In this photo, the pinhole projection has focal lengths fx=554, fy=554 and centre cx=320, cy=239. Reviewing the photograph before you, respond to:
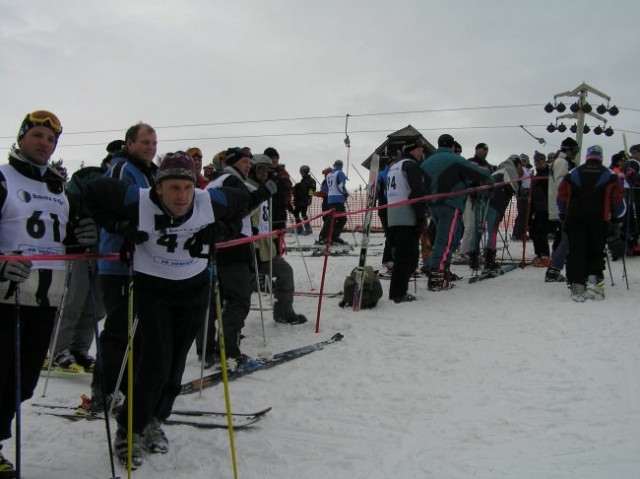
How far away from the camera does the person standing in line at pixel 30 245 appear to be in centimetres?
278

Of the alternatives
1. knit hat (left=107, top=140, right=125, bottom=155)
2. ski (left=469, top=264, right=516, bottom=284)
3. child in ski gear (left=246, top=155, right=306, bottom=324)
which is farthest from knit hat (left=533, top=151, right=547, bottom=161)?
knit hat (left=107, top=140, right=125, bottom=155)

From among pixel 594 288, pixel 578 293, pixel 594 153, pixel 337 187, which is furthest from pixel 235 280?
pixel 337 187

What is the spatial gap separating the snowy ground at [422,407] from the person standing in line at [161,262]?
0.41 metres

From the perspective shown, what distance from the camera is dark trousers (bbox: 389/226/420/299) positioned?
7120 mm

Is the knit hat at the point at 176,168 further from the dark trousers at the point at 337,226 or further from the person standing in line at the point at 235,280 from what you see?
the dark trousers at the point at 337,226

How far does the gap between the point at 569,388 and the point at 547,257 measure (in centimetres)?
598

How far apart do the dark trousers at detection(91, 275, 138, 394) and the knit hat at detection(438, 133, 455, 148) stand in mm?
5538

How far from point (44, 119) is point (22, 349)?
4.01 feet

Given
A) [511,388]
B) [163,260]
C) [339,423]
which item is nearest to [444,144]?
[511,388]

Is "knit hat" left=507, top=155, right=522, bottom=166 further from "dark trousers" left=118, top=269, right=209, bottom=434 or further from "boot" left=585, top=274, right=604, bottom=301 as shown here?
"dark trousers" left=118, top=269, right=209, bottom=434

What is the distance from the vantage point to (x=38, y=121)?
2947 mm

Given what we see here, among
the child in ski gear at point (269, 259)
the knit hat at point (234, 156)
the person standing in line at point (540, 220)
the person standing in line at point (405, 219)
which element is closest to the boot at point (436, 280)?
the person standing in line at point (405, 219)

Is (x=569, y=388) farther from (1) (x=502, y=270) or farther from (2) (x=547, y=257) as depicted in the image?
A: (2) (x=547, y=257)

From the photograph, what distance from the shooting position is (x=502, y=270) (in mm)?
8938
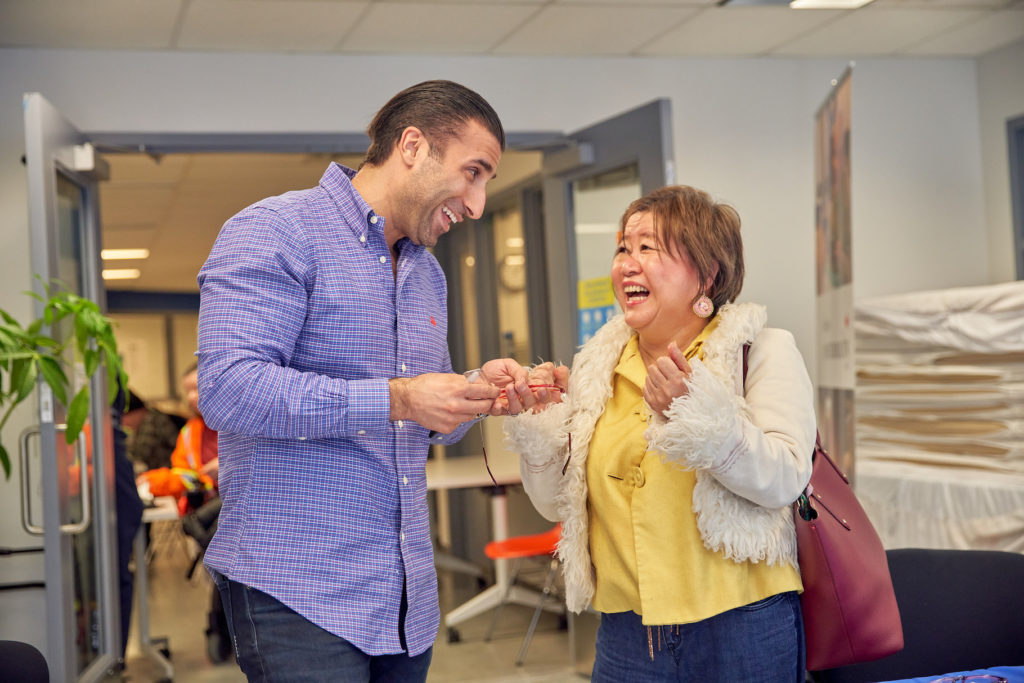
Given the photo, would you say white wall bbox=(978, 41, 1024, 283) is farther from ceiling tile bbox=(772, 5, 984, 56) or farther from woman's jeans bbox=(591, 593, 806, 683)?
woman's jeans bbox=(591, 593, 806, 683)

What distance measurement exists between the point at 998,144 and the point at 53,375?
15.8 ft

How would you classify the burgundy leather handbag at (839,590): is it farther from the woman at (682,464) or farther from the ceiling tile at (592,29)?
the ceiling tile at (592,29)

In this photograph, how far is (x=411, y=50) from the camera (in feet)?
15.7

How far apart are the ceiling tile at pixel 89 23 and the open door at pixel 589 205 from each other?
1.83m

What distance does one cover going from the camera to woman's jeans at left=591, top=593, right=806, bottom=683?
68.6 inches

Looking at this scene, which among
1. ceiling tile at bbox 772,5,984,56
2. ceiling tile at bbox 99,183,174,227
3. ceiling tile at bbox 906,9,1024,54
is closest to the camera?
ceiling tile at bbox 772,5,984,56

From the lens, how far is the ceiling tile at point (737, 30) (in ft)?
14.7

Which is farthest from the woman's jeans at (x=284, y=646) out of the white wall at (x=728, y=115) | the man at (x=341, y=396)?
the white wall at (x=728, y=115)

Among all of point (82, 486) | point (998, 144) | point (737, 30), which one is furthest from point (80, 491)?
point (998, 144)

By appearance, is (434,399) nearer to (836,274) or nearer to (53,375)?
(53,375)

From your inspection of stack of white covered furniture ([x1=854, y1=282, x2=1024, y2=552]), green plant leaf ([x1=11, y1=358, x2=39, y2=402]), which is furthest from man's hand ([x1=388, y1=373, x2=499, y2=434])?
stack of white covered furniture ([x1=854, y1=282, x2=1024, y2=552])

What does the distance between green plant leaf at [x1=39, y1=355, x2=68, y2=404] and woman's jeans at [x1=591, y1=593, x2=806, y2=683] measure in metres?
2.44

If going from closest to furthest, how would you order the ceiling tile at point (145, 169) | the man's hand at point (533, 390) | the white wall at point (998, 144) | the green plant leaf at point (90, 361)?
the man's hand at point (533, 390)
the green plant leaf at point (90, 361)
the white wall at point (998, 144)
the ceiling tile at point (145, 169)

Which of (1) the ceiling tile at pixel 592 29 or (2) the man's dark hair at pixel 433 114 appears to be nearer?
(2) the man's dark hair at pixel 433 114
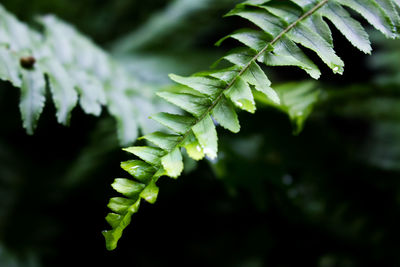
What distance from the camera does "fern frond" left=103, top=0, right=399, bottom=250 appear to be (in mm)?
593

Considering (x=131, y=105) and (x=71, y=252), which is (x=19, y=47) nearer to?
(x=131, y=105)

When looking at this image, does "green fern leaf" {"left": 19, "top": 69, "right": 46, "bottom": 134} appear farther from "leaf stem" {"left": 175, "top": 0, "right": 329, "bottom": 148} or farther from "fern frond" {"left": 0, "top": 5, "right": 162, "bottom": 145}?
"leaf stem" {"left": 175, "top": 0, "right": 329, "bottom": 148}

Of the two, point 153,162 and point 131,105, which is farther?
point 131,105

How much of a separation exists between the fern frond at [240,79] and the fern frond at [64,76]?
29 cm

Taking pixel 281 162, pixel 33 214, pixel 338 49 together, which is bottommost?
pixel 281 162

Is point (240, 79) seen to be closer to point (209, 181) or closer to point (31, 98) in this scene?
point (31, 98)

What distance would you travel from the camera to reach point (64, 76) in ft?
2.98

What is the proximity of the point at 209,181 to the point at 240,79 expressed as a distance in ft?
2.45

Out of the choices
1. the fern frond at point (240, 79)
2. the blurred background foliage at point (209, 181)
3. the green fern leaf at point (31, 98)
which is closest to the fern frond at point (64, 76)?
the green fern leaf at point (31, 98)

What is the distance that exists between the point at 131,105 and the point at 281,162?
51 centimetres

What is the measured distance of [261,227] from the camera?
1301mm

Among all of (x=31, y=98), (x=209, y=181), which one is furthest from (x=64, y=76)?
(x=209, y=181)

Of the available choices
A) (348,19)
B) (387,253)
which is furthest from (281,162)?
(348,19)

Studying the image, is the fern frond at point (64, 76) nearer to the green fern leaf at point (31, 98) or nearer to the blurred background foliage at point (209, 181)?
the green fern leaf at point (31, 98)
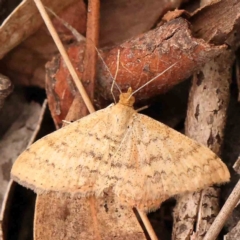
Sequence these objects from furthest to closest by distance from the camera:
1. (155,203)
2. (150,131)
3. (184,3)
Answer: (184,3) < (150,131) < (155,203)

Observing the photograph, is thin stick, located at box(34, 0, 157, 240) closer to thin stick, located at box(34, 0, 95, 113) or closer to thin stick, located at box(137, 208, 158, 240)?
thin stick, located at box(34, 0, 95, 113)

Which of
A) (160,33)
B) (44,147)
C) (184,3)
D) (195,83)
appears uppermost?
(184,3)

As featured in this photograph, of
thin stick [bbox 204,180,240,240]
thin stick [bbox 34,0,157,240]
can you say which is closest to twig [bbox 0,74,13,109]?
thin stick [bbox 34,0,157,240]

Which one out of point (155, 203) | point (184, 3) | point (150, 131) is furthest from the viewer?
point (184, 3)

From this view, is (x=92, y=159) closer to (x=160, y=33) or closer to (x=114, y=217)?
(x=114, y=217)

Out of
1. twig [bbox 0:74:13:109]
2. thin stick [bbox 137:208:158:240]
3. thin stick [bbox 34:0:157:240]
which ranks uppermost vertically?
thin stick [bbox 34:0:157:240]

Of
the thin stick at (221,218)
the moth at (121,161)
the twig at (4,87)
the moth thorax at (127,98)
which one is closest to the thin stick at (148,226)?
the moth at (121,161)

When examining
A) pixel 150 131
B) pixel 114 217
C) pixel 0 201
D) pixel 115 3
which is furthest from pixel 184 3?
pixel 0 201

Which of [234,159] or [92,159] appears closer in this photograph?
[92,159]

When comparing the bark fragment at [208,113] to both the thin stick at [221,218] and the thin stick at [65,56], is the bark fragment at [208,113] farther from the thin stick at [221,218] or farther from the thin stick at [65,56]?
the thin stick at [65,56]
┄┄┄┄┄┄┄┄┄┄
**Requirement**
Rewrite everything in the listing from the line containing "In this photograph, how" down to the line containing "68.6 inches", substituting "viewer" for "camera" and leaving all else unchanged.

**Correct answer**
In this photograph, how far is (x=411, y=50) from the viewer (in feet)?
15.7

How far apart are the ceiling tile at pixel 89 23 and the open door at pixel 589 205 from each other?
1.83m

What distance does one cover going from the viewer to woman's jeans at left=591, top=593, right=806, bottom=683?
68.6 inches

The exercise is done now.